These defined lines and sharp colors appear to be in the midst of a rhythmic dance to an emotional score. The crucial question seems to be: are they the direct visual translation of sound or the visual interpretation of cognitive perception, in this case that of the Danish artist Mathias Mall? It is no coincidence that the Italians Fortunato Depero and Giacomo Balla spoke of their works as a “complex plastic abstractionism,” a definition that can certainly be transposed to the pictorial creations of Mathias Malling Mortensen.
Different sensory levels regulate our being in the world whereas their ordering manifests itself as a confluence of ever-evolving, lava-like rivers. What matters most to Malling Mortensen is not so much the gnoseological component or the way in which an object or an event comes to consciousness, but something that is closer to the surface. It is a purely aesthetic layer, that is, the one through which what is in front of us, but not necessarily—referring to the auditory sphere, that something can also be distant since the sound is omnipresent—is processed in the first moment of perception, the way it connects to our emotions and subsequently comes to have a psychological influence on us. It is a moment in which there is a complete connection of the human being, understood as unity of meaning, with the world and therefore a total immersive experience, an open sensoriality that flows into the gesture of form. Finally, it is a moment that generates what the art historian German Wilhelm Worringer, in Abstraction and Empathy (1908), calls “vital activities: modes of our action, ways in which we live out of our own innermost being in the thing we experience.” This is where Malling Mortensen’s intense abstract paintings—eulogy of the binomial positive void and negative void—are born. They narrate sound, since sound is everywhere and one cannot escape from it and therefore everything has a sound—hence the eponymous title of the exhibition.
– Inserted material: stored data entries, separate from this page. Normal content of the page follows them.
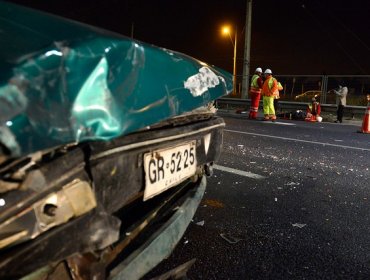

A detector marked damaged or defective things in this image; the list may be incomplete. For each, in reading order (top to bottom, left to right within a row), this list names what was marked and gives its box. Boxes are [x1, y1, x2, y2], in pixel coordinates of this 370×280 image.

crumpled hood [0, 2, 231, 158]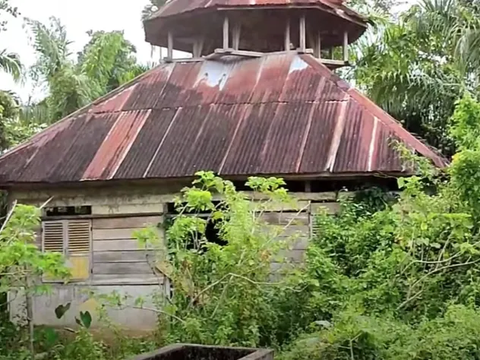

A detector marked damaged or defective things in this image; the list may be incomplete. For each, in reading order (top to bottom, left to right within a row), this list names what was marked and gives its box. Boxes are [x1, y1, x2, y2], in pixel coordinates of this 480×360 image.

rust stain on roof [0, 53, 446, 186]
rusty corrugated metal roof [0, 53, 448, 186]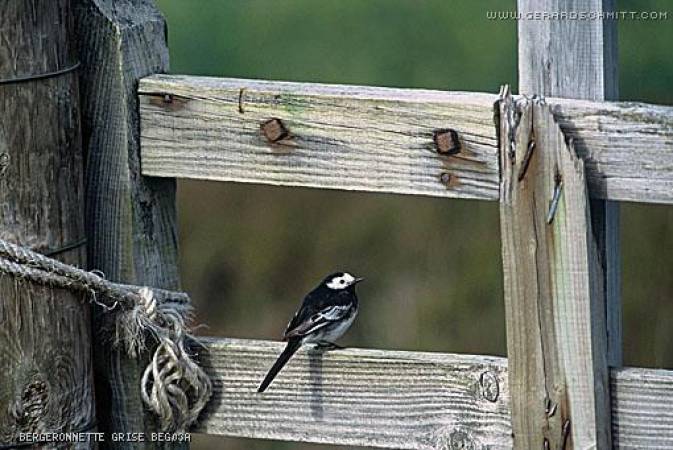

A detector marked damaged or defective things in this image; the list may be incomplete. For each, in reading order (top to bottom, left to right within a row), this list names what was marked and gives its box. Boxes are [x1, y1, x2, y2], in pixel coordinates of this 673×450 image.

rusty nail [260, 118, 288, 143]
rusty nail [434, 128, 460, 156]
rusty nail [516, 139, 536, 181]
rusty nail [544, 171, 560, 224]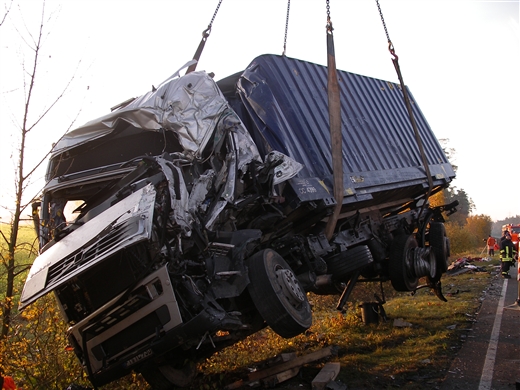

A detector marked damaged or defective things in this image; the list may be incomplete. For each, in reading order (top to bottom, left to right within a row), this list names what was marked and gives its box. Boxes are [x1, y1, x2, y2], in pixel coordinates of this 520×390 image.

damaged truck cab [21, 55, 456, 390]
wrecked truck [20, 54, 458, 386]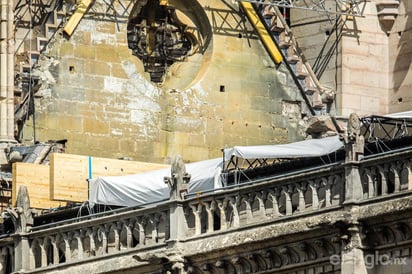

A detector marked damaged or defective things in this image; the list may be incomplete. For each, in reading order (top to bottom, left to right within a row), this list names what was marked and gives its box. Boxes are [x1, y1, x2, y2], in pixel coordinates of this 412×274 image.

damaged stone wall [20, 0, 308, 163]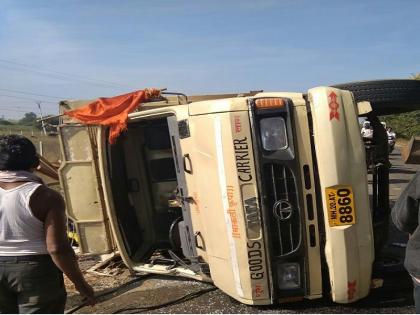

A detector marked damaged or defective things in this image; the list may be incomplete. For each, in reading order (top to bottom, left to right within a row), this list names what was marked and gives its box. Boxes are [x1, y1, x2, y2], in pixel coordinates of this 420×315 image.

overturned truck [57, 79, 420, 306]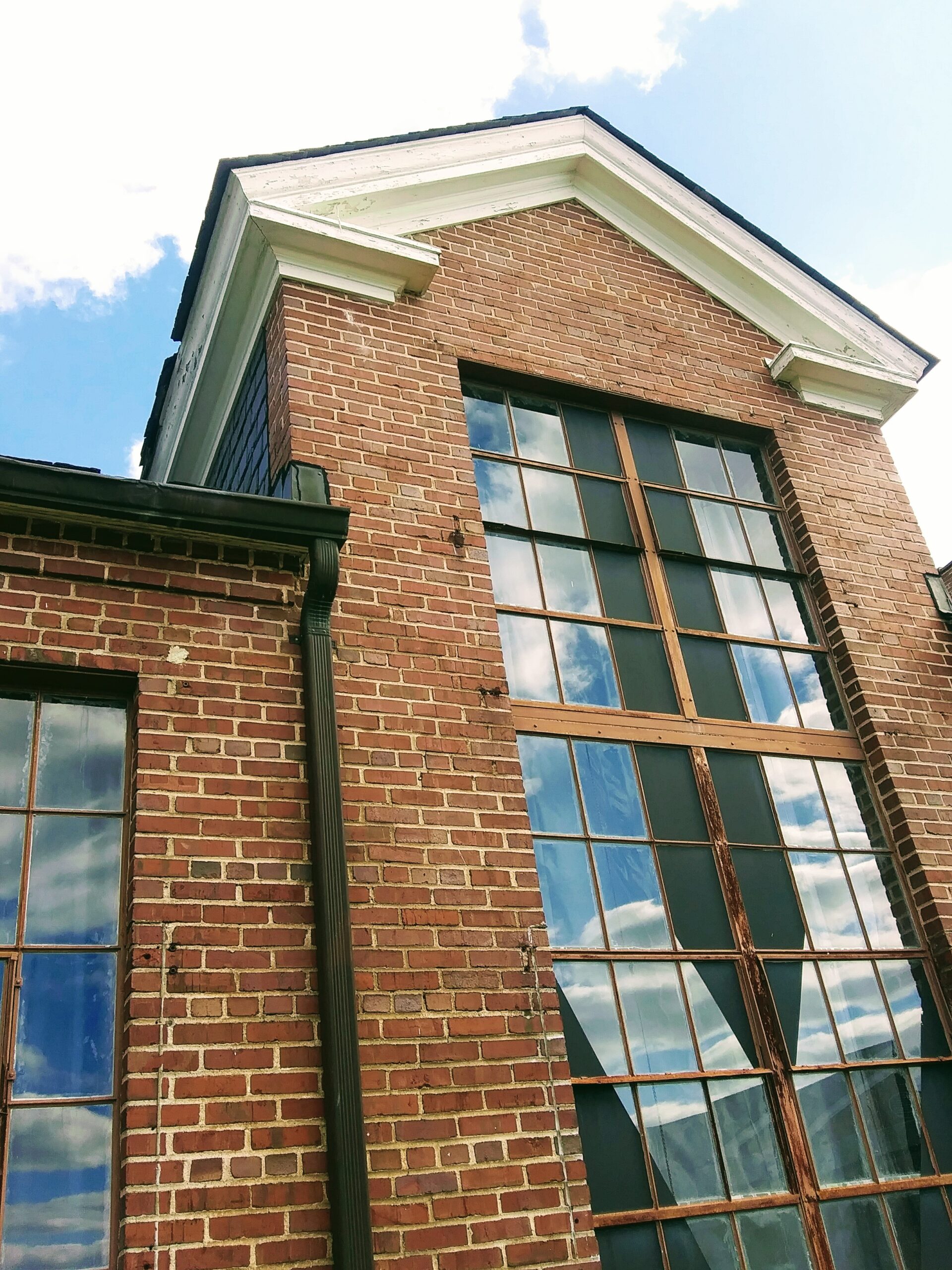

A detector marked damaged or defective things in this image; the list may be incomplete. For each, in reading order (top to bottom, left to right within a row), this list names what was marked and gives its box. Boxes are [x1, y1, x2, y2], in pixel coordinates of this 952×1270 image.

rusted metal frame [615, 415, 694, 714]
rusted metal frame [512, 698, 869, 758]
rusted metal frame [686, 750, 837, 1270]
rusted metal frame [591, 1191, 801, 1230]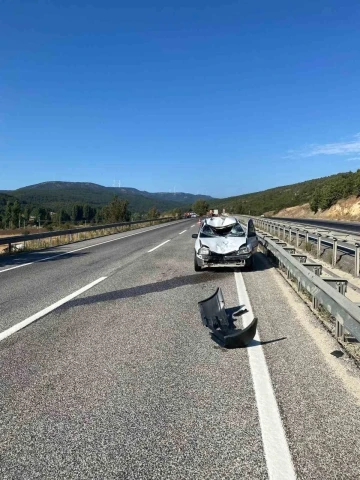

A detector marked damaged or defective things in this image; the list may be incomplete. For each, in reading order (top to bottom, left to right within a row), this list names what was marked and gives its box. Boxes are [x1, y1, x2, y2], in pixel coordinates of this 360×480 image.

damaged white car [193, 217, 258, 272]
detached car part [198, 284, 258, 348]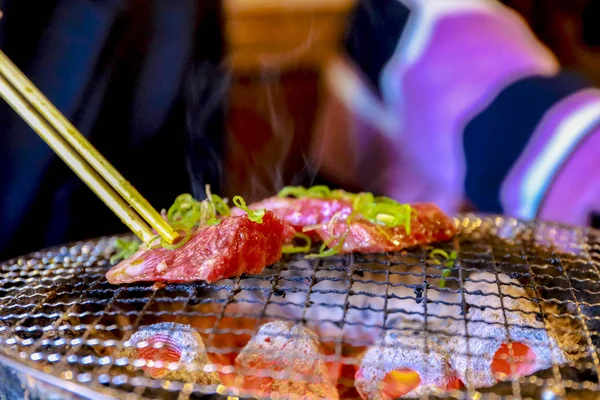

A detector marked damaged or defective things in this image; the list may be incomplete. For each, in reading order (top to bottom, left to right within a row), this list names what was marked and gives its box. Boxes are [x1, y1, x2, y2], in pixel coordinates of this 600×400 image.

charred grate bar [0, 214, 596, 398]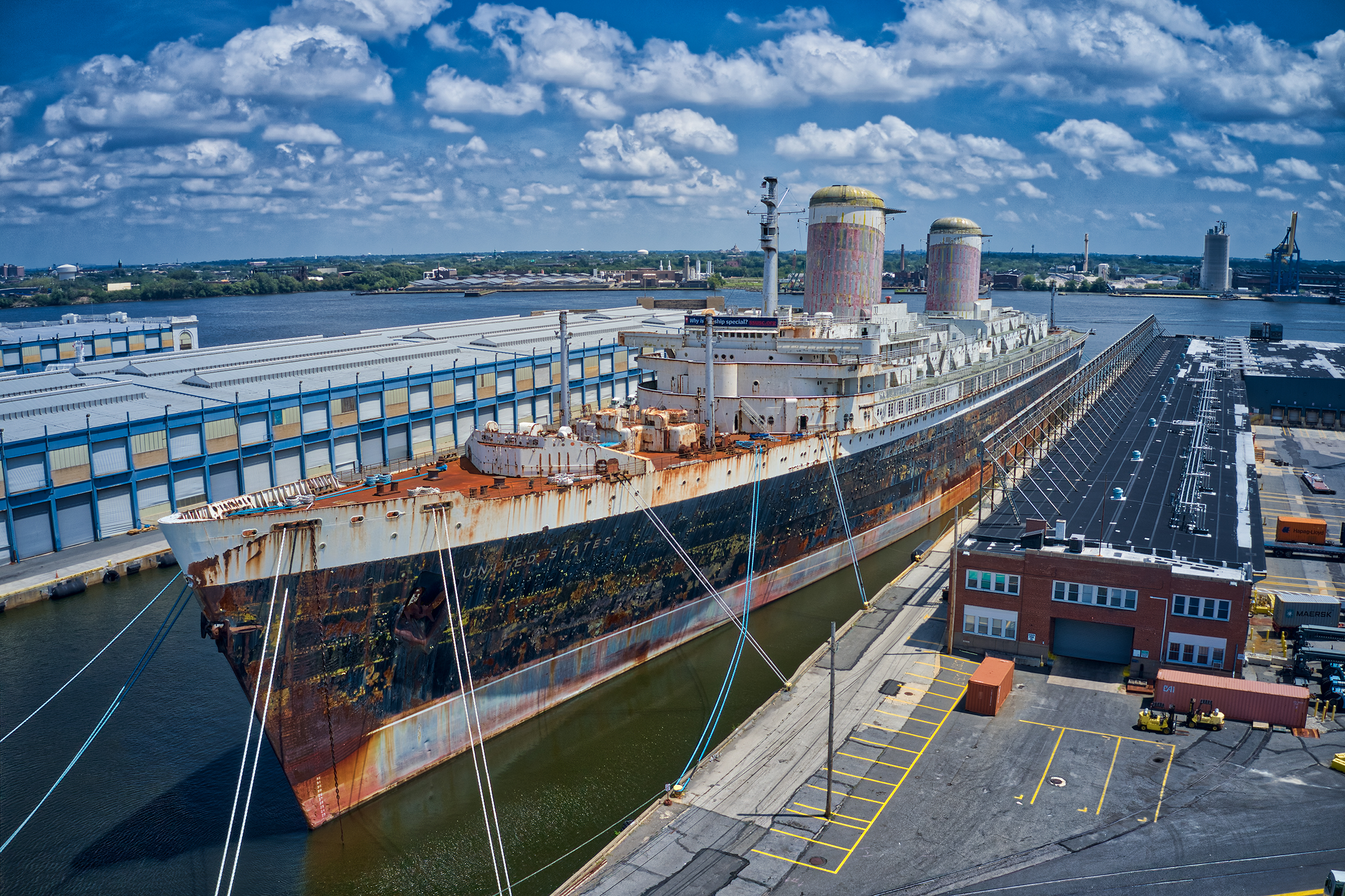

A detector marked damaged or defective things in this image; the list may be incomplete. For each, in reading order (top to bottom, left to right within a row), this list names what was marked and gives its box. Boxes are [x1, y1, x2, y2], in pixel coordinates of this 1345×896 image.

rusty ship hull [163, 340, 1081, 823]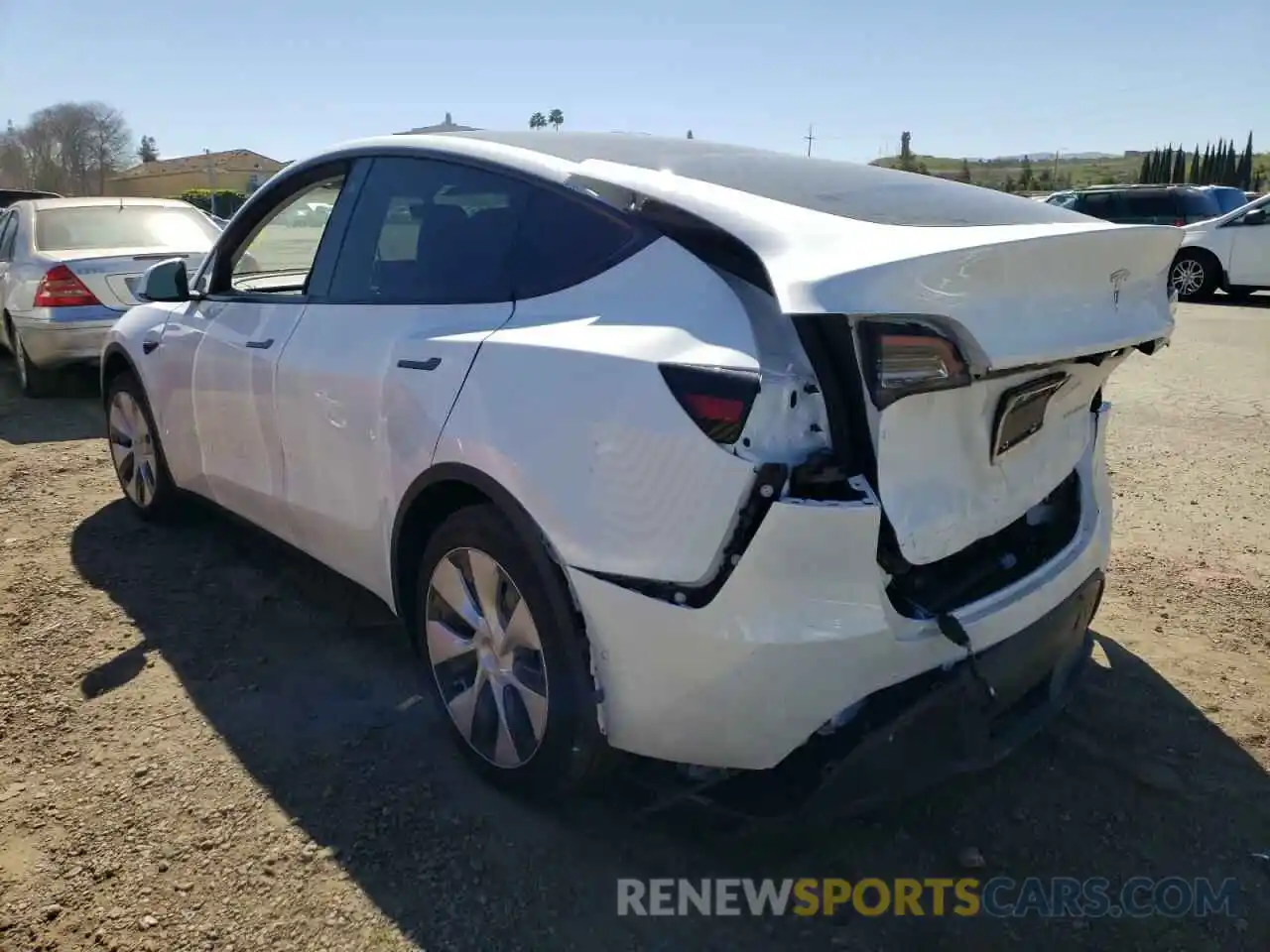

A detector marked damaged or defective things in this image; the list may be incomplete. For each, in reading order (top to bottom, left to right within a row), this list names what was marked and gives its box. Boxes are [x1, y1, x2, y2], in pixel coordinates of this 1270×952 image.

detached tail light [33, 264, 100, 309]
detached tail light [659, 363, 758, 444]
detached tail light [857, 319, 968, 409]
broken plastic trim [579, 460, 794, 611]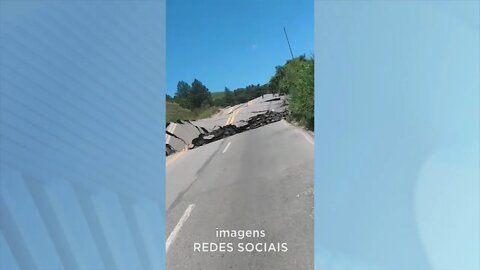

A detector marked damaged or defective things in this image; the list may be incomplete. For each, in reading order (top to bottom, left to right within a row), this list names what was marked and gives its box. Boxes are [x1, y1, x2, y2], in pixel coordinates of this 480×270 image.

cracked road [166, 96, 316, 268]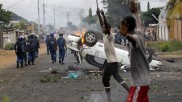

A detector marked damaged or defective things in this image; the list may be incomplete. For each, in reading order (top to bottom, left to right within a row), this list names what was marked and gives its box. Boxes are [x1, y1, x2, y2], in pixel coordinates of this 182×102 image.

overturned white car [66, 30, 162, 70]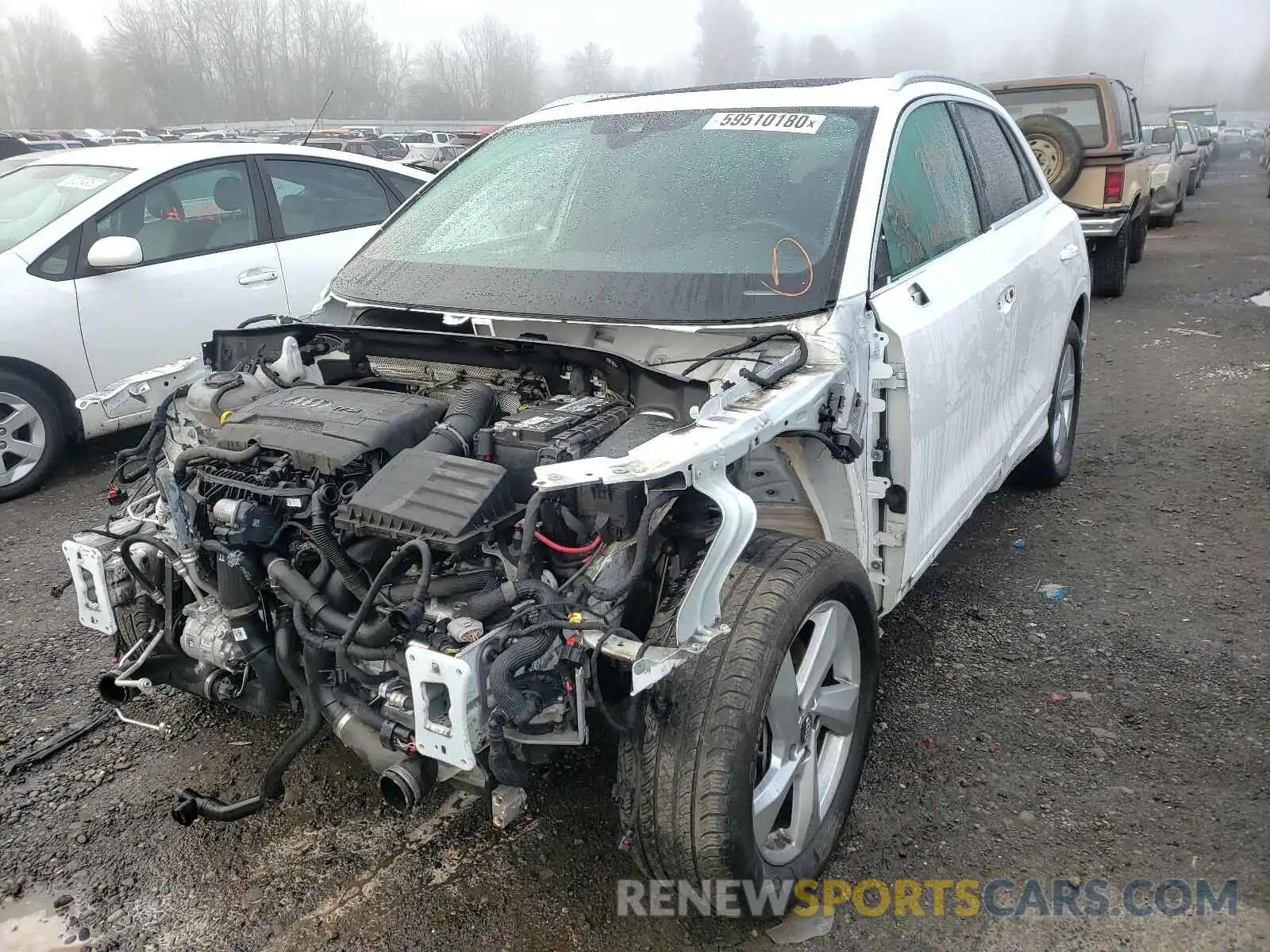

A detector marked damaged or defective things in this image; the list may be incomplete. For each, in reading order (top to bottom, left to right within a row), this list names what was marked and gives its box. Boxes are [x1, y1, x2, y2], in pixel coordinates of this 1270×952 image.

white damaged suv [62, 75, 1092, 908]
Form has sound, sound has form, but perhaps that form is in the textures of the brain of the person who hears it? Therefore, the answer to the original question should probably not be asked in terms of a unique choice but rather is dialectical or intricate, since a complex web of references and sensorial stratifications rise in front of the question itself. The more certain and indeed irrefutable answer is that there is movement in sound and music. And perhaps it is movement that causes the visual sense to reach the heights of pure abstraction allowing the lines to vibrate above, in a hyper-thin void similar to the interspatial one.